Our results present a lower MID for conservative management compared with previous studies [11, 12]. This could be partly explained by the differences in baseline severity found in this present study, whereas previous studies included women with a higher severity. It may also be explained by different expectations, the intensity of treatment, the invested effort and the lower treatment effect seen in our study. In our study, almost a third of the participants had not performed PFMT regularly during the last month prior to follow-up, and there were no clinical visits or other efforts required of the participants. In contrast, the other studies included more contact with researchers [12] and more clinical visits [11] or even surgery [10]. The study by Lim et al. also displays a range of MIDs depending on which anchor is used, whereas we used a different anchor-based method [11].

The group with slight urinary incontinence at baseline is a group rarely included in studies. After surgery participants with such mild symptoms have even been considered to be cured [20]. Therefore it is difficult to say which improvement that could be anticipated in this group. A previous study of this population has shown larger treatment effects for higher baseline severity [14], but no previous studies have described that the ICIQ-UI SF score would be less responsive at either end of the scale, and that the MID would need to be adjusted accordingly. If the initial score is low (in the group “slight” the maximum score is 5 points), large reductions in score are not possible and the score may be more influenced by the perceived bother if the leakage is small. In this study, there was no change in mean score from baseline to follow-up. This could at least partly explain why no exact relationship could be determined with the impression of improvement.

To our knowledge, no studies have evaluated the MID for the ICIQ-UI SF in women with mixed and urgency urinary incontinence. Our results indicate that there is no difference in the MID between different types of urinary incontinence. The ICIQ-UI SF only asks for symptoms of incontinence and not for symptoms of overactive bladder.

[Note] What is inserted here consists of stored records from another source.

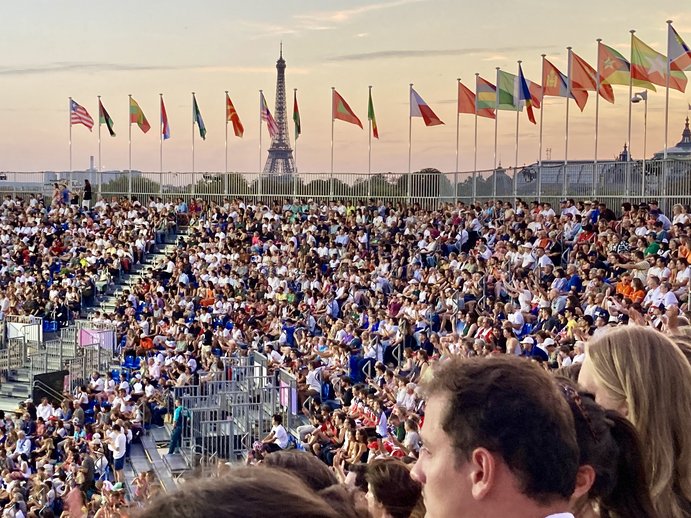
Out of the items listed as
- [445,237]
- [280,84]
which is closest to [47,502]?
[445,237]

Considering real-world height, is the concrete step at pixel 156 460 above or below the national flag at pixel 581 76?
below

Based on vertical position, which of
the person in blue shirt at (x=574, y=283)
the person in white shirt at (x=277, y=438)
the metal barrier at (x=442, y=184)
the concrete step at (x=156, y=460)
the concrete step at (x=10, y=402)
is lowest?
the concrete step at (x=10, y=402)

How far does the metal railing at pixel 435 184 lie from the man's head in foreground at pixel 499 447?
22576 mm

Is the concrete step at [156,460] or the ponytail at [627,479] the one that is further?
the concrete step at [156,460]

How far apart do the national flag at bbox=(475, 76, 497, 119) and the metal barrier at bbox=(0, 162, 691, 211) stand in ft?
7.05

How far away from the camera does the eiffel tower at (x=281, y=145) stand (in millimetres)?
65500

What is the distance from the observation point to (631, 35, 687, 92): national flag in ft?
85.1

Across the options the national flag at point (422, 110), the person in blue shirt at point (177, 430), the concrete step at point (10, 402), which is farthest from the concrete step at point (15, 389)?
the national flag at point (422, 110)

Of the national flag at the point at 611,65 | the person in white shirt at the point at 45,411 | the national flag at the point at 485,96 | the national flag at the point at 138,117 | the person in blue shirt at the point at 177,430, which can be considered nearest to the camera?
the person in blue shirt at the point at 177,430

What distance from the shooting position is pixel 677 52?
25.5 m

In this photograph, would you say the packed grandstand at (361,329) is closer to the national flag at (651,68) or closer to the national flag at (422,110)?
the national flag at (422,110)

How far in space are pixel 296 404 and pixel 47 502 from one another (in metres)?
4.34

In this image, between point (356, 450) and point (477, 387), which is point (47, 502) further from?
point (477, 387)

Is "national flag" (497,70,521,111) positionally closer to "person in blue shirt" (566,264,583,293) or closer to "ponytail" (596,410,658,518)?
"person in blue shirt" (566,264,583,293)
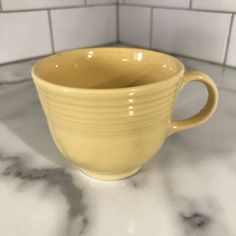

However, the bother scale accounts for almost half of the score (10 of 21 possible points) meaning that symptoms of frequency and urgency may still be included in the total assessment of bother.

All methods for establishing a MID have their limitations. We have chosen a patient-centred approach by using a global rating scale as an anchor, which is sometimes recommended [23]. We find the anchoring to the group that could detect a small difference, as described by Jaeschke et al. [24], to be an intuitive and most reasonable approach. While others have arrived at different conclusions [10, 11], their results and the results of this study show that there is no exact value.

Implications of findings

This study established MIDs that can be used at group level, for low-intensity treatments such as self-management via a mobile app. For treatments with higher intensity, other previously established MIDs should be used. However, our results also show that if baseline severity is higher, larger reductions are needed to perceive improvement. This is most likely generalizable to other settings meaning that previously established MIDs may also need adjustment for baseline severity when applied to new groups. This study offers no support that adjustment of MID is needed based on type of urinary incontinence.

The results also show that there are large individual variations between women and thus underline the need to both evaluate the change in symptoms and perform a comprehensive evaluation. Therefore, the use of MID in the group with slight severity or on an individual level cannot be considered useful.

Conclusion

After real-world self-management of urinary incontinence with a mobile app, minimum important differences are lower than with other conservative management. If baseline incontinence is more severe, a larger reduction is needed for clinical relevance.